M.C.G. Karunanayake
1, Mudra J. Shah
21Consultant Paediatrician, Armadale Health Service, Armadale, Western Australia,
2Paediatric Registrar, Perth Children hospital, Nedlands, Western Australia
Address for Correspondence: M.C.G Karunanayake, Armadale health service, 3056 Albany Highway ,
Mount Nasura ,WA, 6112.
Email: mcgayathri@yahoo.com
Keywords : cystic hygroma, neonate, treatment, genetics
Question: A male neonate who had normal anatomy scan at 22 weeks of gestation, born at 35 weeks and 2 days of gestation by spontaneous vaginal delivery.

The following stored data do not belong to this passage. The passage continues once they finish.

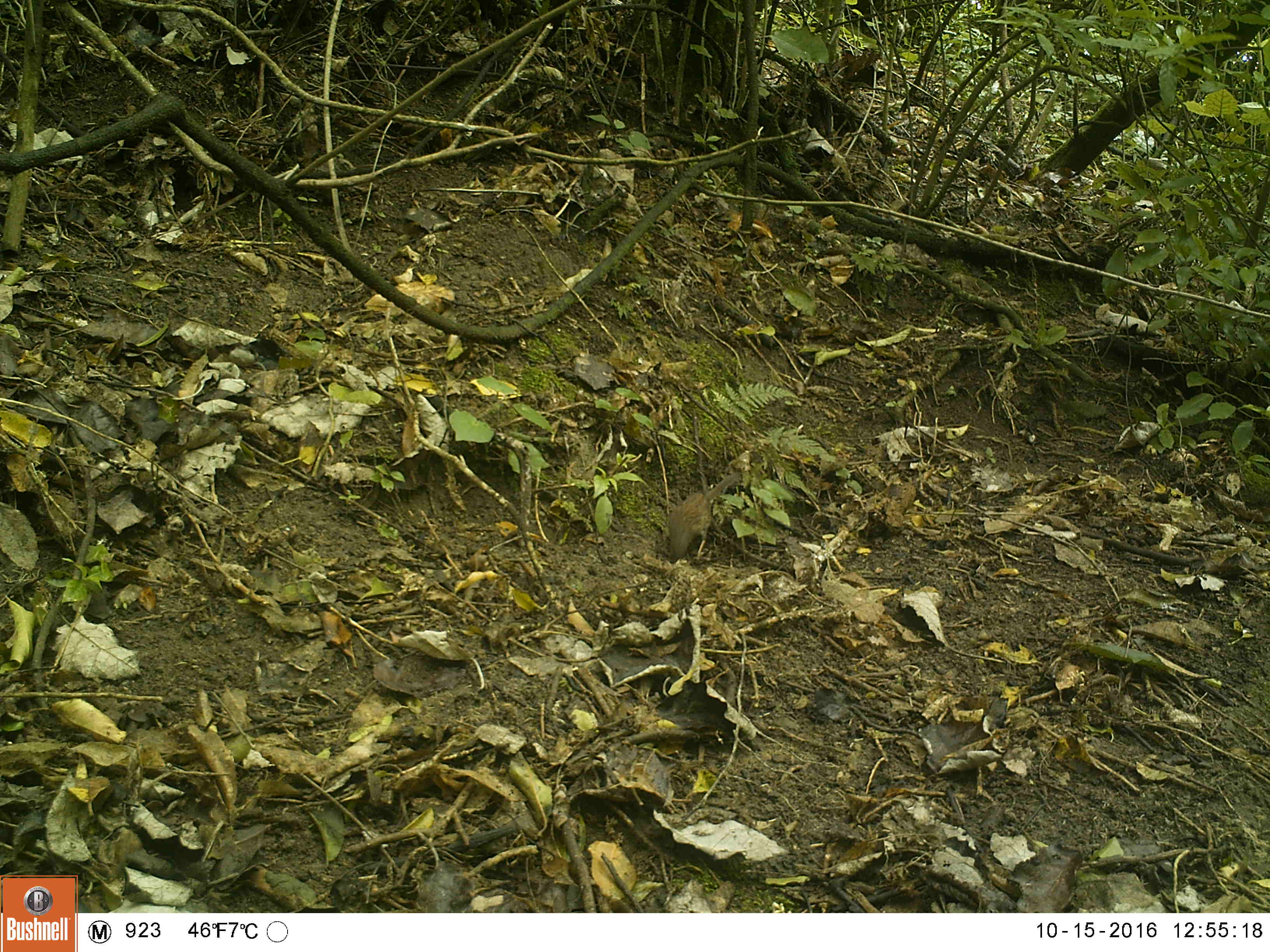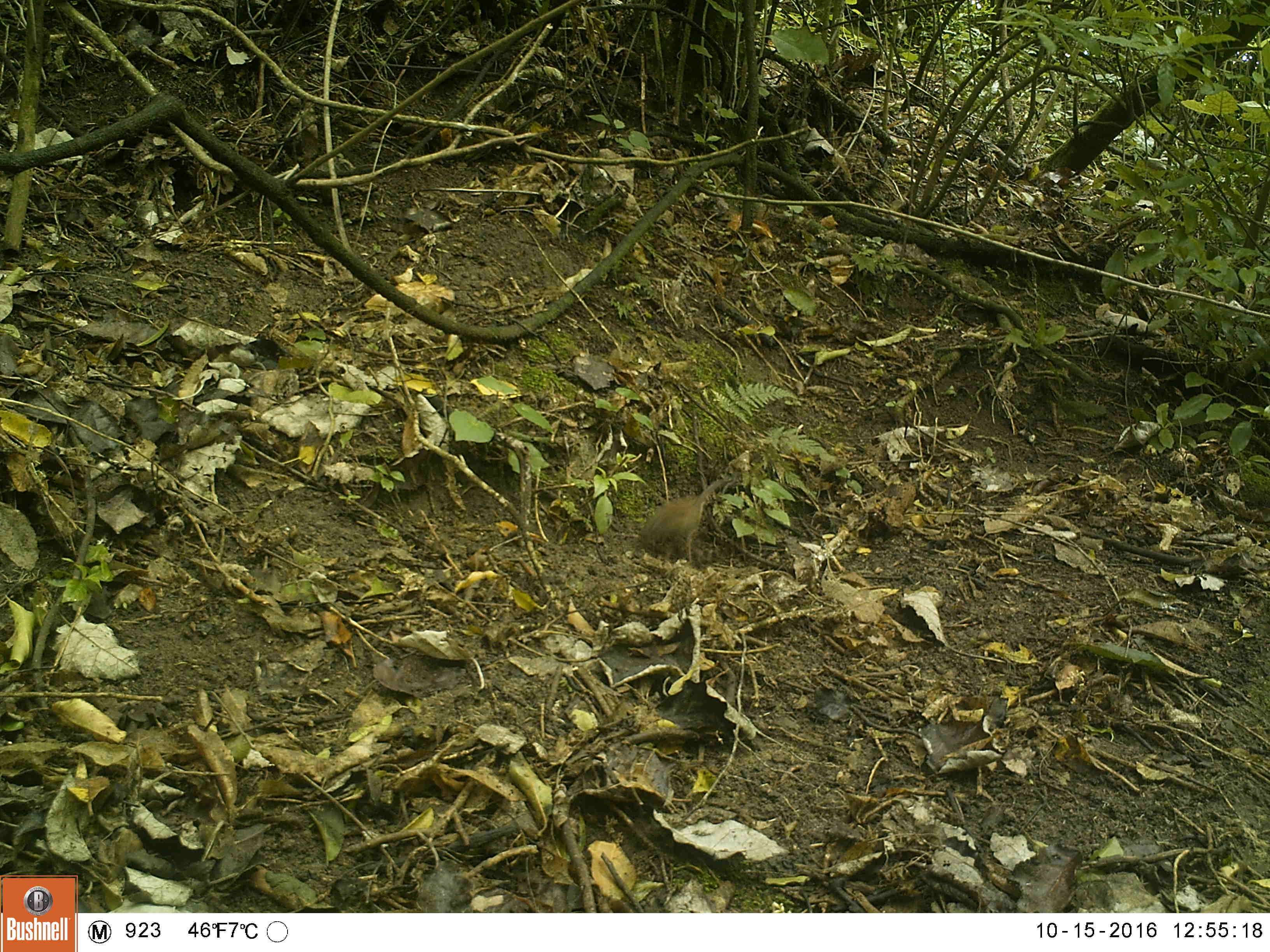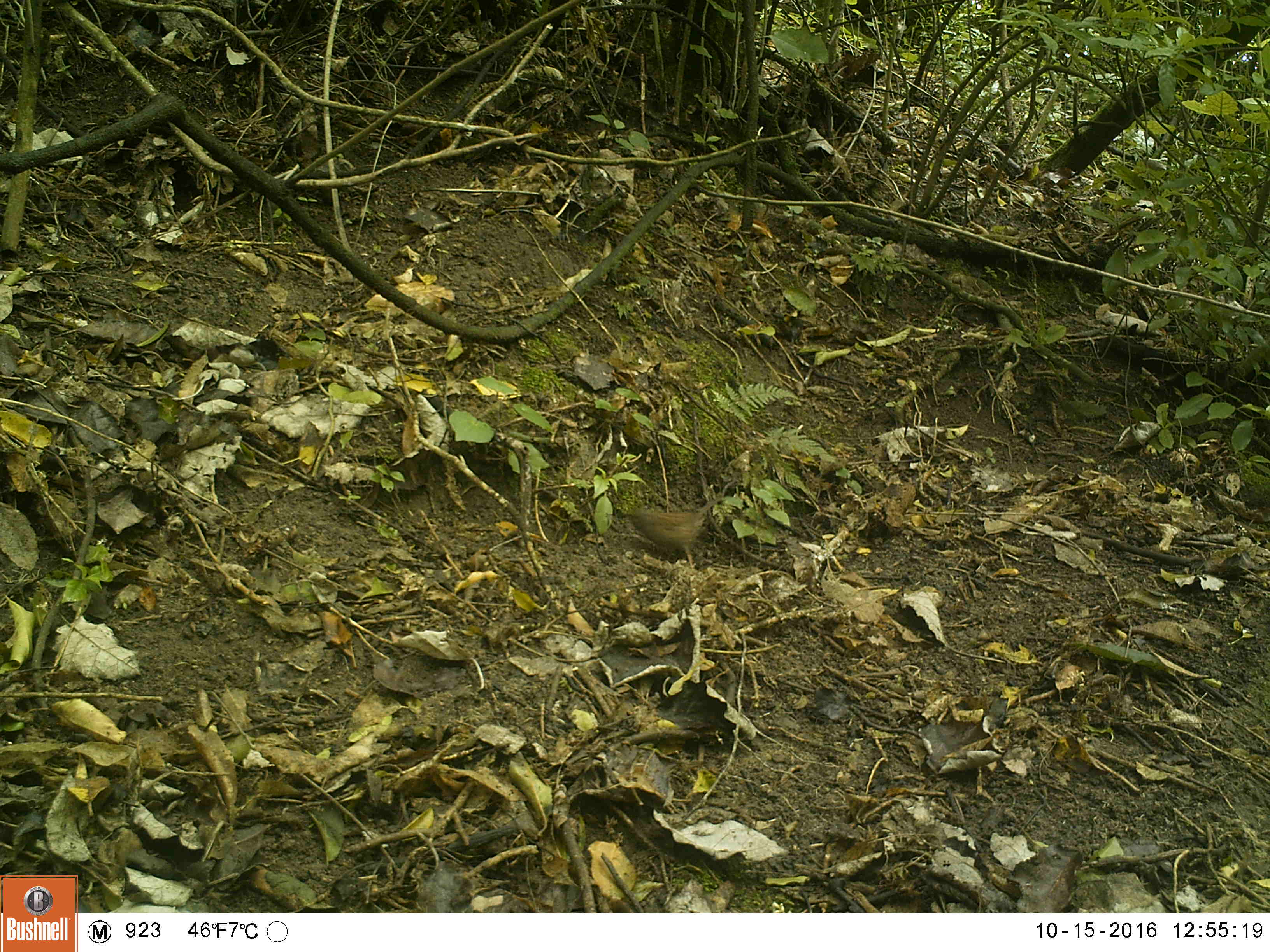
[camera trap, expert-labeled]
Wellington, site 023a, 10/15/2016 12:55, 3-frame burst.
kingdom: Animalia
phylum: Chordata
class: Aves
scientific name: Aves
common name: bird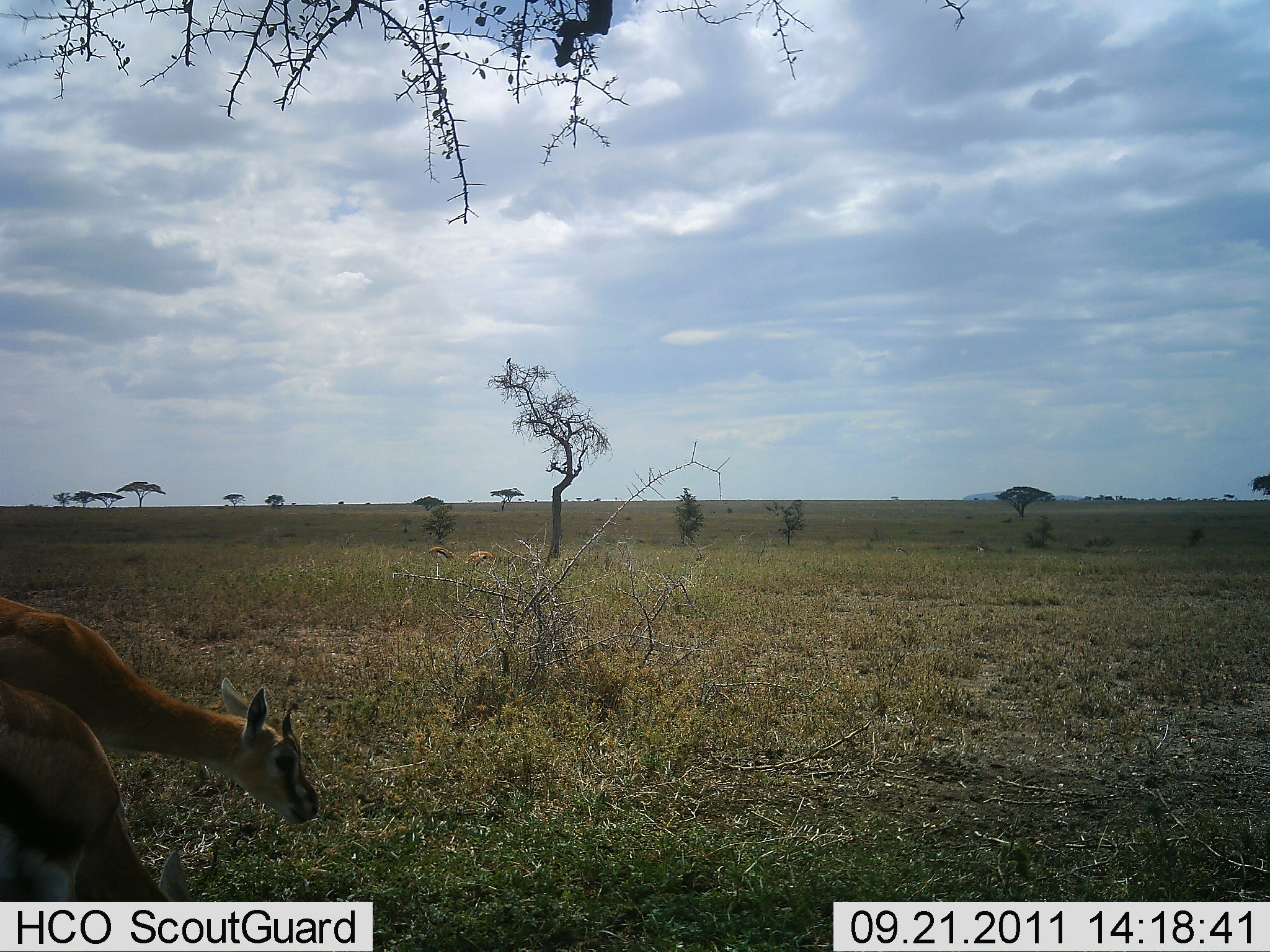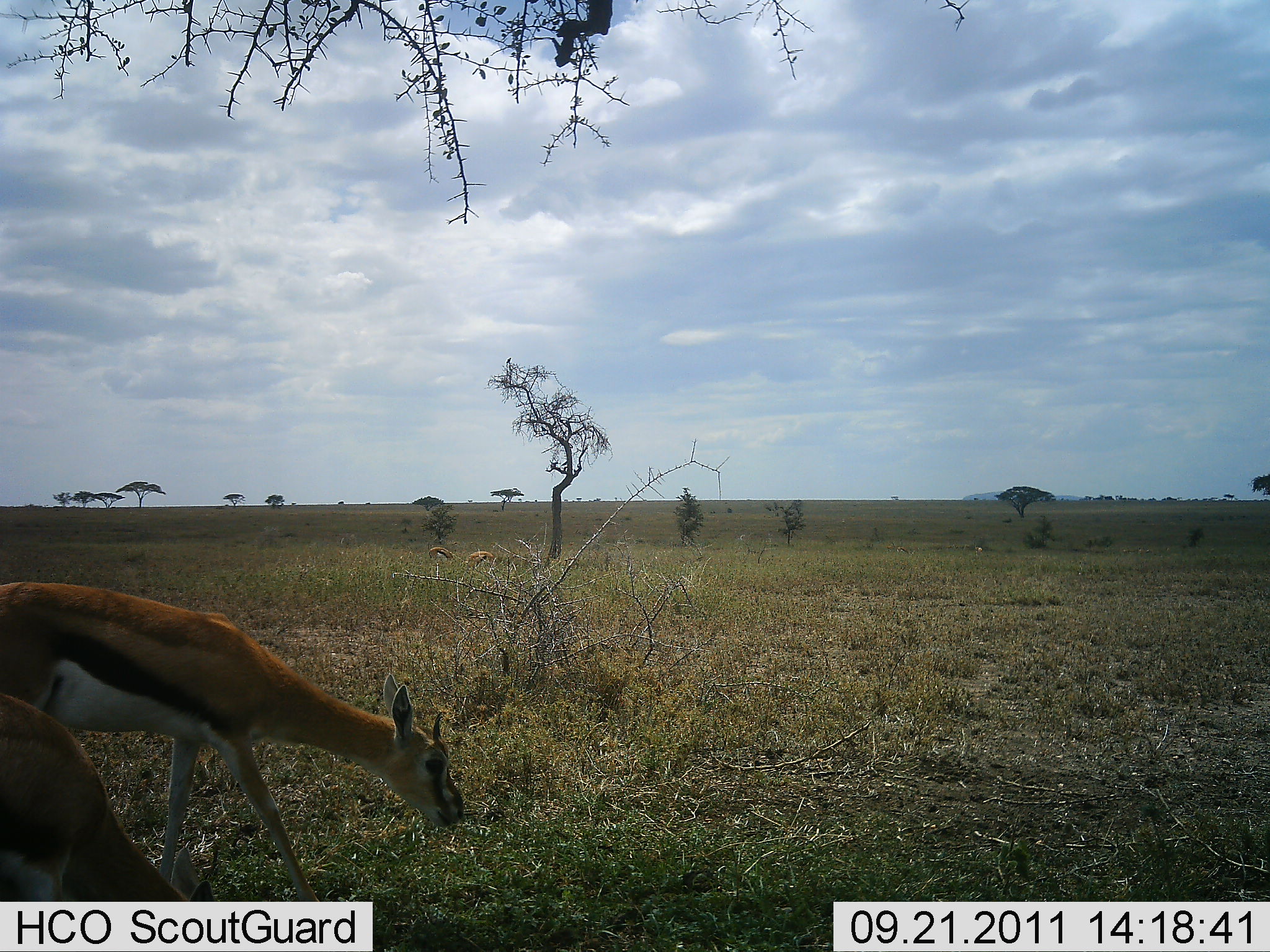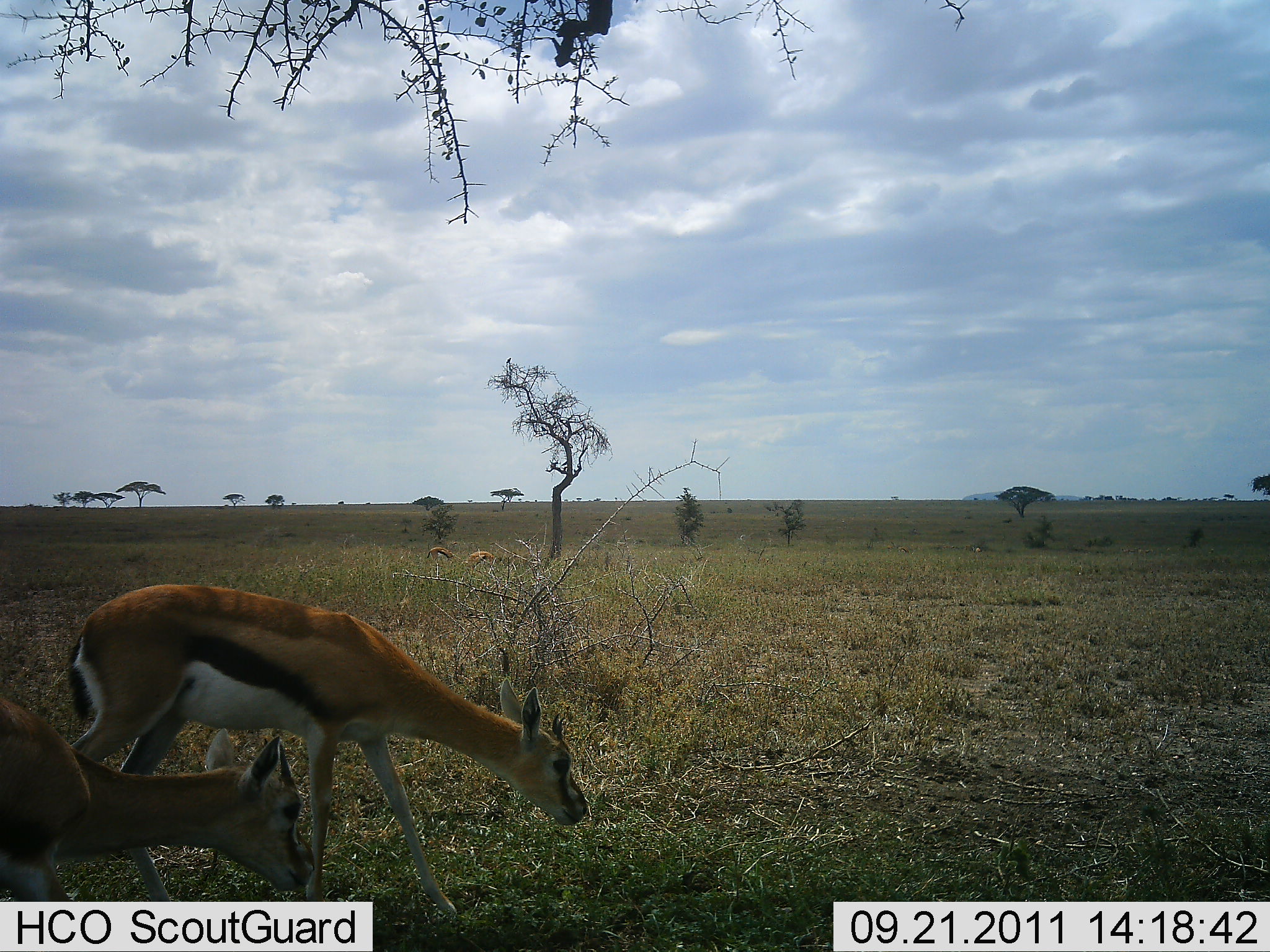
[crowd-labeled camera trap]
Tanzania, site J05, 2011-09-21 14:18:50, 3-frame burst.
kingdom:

Mum had gestational diabetes which was controlled by diet. Baby delivered in good condition. APGAR score was 9 at one minute and 9 at 5 minutes. His birth weight was 2590 grams. Large 11 cm X 10 cm in size, fluctuant, compressible, nonpainful, well transilluminate lump was detected on left chest wall at birth (Figure 1). Septations within the mass was detected during transillumination (Figure 2). Overlying skin was normal and there was no bruit. Systemic examination of the newborn was normal. There was no dysmorphism.
Figure 1. Cystic, nonpainful, compressible mass on left chest wall.
Figure 2. Transilluminable mass with clearly visible septations.